Whisky
Earlier this month, I went to a bar in Minneapolis called “Merlin’s Rest” with one of the most impressive scotch collections I’ve ever seen compiled into what they called the whisky bible (see: http://merlinsrest.com/whiskywhiskey/the-whisky-bible/). Certain whiskies aged about 30 years ran over $200 for a single pour. This got me thinking a lot about the relationship of the age and price of whisky.
So I did what any reasonable person did and found an API (https://github.com/WhiskeyProject/whiskey-api) to scrape the data and look at the relationship.
Once I gathered the data (for those interested as to how I did that: https://github.com/GWarrenn/whisky/blob/master/whisky.py), the first thing I wanted to do was to run a simple linear regression on price and age to show the relationship between the two.
The output below shows a coefficient of about 5.826, meaning that for every year you add onto a bottle of scotch, the price goes up about $5.83.

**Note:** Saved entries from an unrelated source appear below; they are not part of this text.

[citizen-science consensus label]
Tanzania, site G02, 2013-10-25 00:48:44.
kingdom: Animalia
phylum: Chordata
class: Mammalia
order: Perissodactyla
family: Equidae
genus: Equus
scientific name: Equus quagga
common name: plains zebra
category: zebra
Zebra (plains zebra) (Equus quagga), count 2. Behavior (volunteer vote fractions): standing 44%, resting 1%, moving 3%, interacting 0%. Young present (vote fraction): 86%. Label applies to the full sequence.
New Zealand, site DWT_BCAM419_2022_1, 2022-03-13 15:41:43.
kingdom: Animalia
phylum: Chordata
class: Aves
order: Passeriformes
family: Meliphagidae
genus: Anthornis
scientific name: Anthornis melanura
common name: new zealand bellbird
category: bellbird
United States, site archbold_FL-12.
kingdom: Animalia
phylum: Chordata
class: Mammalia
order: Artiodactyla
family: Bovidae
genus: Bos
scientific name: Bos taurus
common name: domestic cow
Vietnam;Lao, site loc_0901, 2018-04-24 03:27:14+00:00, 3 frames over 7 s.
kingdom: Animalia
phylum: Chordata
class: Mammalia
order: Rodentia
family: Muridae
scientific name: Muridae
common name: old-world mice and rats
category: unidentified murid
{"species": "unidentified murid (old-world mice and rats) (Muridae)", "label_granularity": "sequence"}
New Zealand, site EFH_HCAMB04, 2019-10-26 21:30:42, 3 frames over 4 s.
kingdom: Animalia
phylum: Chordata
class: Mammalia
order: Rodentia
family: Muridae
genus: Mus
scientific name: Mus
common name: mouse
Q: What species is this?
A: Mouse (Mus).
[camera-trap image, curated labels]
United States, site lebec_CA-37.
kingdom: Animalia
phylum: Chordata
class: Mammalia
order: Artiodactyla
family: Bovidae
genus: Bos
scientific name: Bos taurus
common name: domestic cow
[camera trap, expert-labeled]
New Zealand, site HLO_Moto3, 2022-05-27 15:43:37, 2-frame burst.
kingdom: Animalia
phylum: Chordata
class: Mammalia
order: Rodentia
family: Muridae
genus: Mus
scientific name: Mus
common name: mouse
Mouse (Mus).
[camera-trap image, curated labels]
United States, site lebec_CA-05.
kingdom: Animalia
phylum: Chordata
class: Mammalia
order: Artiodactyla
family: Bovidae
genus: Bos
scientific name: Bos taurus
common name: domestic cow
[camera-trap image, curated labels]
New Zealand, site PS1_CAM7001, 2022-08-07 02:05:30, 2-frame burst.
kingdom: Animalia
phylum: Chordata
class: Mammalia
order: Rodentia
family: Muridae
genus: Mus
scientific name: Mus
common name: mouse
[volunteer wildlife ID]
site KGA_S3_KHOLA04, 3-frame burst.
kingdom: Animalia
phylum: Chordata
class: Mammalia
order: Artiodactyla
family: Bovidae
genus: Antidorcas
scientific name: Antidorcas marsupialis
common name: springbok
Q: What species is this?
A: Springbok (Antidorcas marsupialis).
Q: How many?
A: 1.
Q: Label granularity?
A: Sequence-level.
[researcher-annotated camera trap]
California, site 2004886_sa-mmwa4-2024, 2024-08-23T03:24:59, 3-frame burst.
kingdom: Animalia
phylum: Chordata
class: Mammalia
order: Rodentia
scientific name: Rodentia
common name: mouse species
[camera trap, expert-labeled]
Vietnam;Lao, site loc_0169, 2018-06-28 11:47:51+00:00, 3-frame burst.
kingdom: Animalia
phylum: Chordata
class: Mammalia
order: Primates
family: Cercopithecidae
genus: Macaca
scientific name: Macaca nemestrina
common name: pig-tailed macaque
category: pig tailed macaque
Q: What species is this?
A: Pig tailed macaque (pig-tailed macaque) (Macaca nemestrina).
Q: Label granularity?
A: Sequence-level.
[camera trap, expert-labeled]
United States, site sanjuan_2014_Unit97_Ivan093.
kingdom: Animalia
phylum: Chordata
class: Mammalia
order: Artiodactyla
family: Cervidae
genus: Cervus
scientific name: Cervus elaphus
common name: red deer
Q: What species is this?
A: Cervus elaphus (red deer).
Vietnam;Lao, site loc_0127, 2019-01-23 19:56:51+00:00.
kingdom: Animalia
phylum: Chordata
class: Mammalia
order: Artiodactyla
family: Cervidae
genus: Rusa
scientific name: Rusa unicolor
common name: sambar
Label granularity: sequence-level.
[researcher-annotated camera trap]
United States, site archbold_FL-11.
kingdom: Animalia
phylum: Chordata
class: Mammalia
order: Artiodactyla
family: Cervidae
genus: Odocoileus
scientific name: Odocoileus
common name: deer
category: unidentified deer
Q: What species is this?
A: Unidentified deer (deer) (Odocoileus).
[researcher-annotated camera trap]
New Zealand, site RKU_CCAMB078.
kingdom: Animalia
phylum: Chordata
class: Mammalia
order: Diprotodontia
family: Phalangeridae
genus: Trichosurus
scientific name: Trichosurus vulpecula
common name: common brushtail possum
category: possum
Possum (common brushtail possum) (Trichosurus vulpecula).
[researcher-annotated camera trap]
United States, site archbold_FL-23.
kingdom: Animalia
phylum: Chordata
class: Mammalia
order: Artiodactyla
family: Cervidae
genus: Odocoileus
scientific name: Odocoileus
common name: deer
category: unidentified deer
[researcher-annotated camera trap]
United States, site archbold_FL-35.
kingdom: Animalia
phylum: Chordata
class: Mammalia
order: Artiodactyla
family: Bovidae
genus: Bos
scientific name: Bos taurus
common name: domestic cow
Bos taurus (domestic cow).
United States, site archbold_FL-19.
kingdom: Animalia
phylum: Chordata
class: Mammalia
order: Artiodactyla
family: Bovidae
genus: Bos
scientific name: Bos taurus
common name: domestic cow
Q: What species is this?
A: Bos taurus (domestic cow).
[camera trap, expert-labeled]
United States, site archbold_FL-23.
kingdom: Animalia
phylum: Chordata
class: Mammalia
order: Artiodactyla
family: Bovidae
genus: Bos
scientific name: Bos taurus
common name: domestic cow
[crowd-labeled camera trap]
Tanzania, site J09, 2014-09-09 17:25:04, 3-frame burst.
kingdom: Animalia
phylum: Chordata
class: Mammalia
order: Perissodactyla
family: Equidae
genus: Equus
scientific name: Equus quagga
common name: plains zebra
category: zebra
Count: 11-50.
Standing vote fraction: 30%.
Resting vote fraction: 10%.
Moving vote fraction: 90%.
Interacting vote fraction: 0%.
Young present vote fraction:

y <- whisky_data_w_years$price
x <- whisky_data_w_years$year
initial_model <- lm(y ~ x)
initial_model
##
## Call:
## lm(formula = y ~ x)
##
## Coefficients:
## (Intercept) x
## -14.500 5.826
We can then use this model as way to roughly predict what the average 15-year bottle of whisky would cost.
predict(initial_model,data.frame(x=15),interval="confidence")
## fit lwr upr
## 1 72.88727 67.85178 77.92277
And here is the relationship plotted out. The data also contains an average user rating, more on that later.
However, the r-squared for this model isn’t incredibly high, indicating that something other than age is determining the price of the bottle.
summary(initial_model)$r.squared
## [1] 0.363523
Once we control for the region of the whisky’s origin, we see a modest increase in the overall fit of the model. In some regions, like the Scottish Highlands, we see negative coefficients, while regions like Japan and Campbeltown have crazy high coefficients.
y <- whisky_data_w_years$price
x <- whisky_data_w_years$year
r <- whisky_data_w_years$region
model_w_region <- lm(y ~ x + r)
model_w_region
##
## Call:
## lm(formula = y ~ x + r)
##
## Coefficients:
## (Intercept) x rCampbeltown rHighland rIrish
## -19.4036 5.9505 34.3115 -8.0213 1.3721
## rIsland rIslay rJapan rOther rRye
## 10.7313 -0.8566 28.1602 -22.0025 18.6824
## rSpeyside
## 1.0145
summary(model_w_region)$r.squared
## [1] 0.4378485
We can also use the region to predict the value of an average bottle of 15 year whisky from various parts of the world.
predict(model_w_region,data.frame(x=15,r="Speyside"),interval="confidence")
## fit lwr upr
## 1 70.86852 63.41236 78.32469
predict(model_w_region,data.frame(x=15,r="Japan"),interval="confidence")
## fit lwr upr
## 1 98.01414 74.79607 121.2322
predict(model_w_region,data.frame(x=15,r="Highland"),interval="confidence")
## fit lwr upr
## 1 61.83268 48.09173 75.57363
The next step was to use the rating data that users have contributed along with the prices to segment the whiskies by average price and rating.
Tip: Beware of the top-left and seek out the bottom right.
If you’re curious about the outlier data point with one of the higher prices and the very poor rating, it’s the Macallan Rare Cask
Last but not least, I wanted to find good “value” whiskies, or whiskies that are on the lower end of the price spectrum but have generally higher ratings. These whiskies would be ideal candidates for cocktails or if you just need a semi-decent bottle of whisky without breaking the bank (no judgement here). I measured this by dividing the rating by price to create a rough “best value” measure.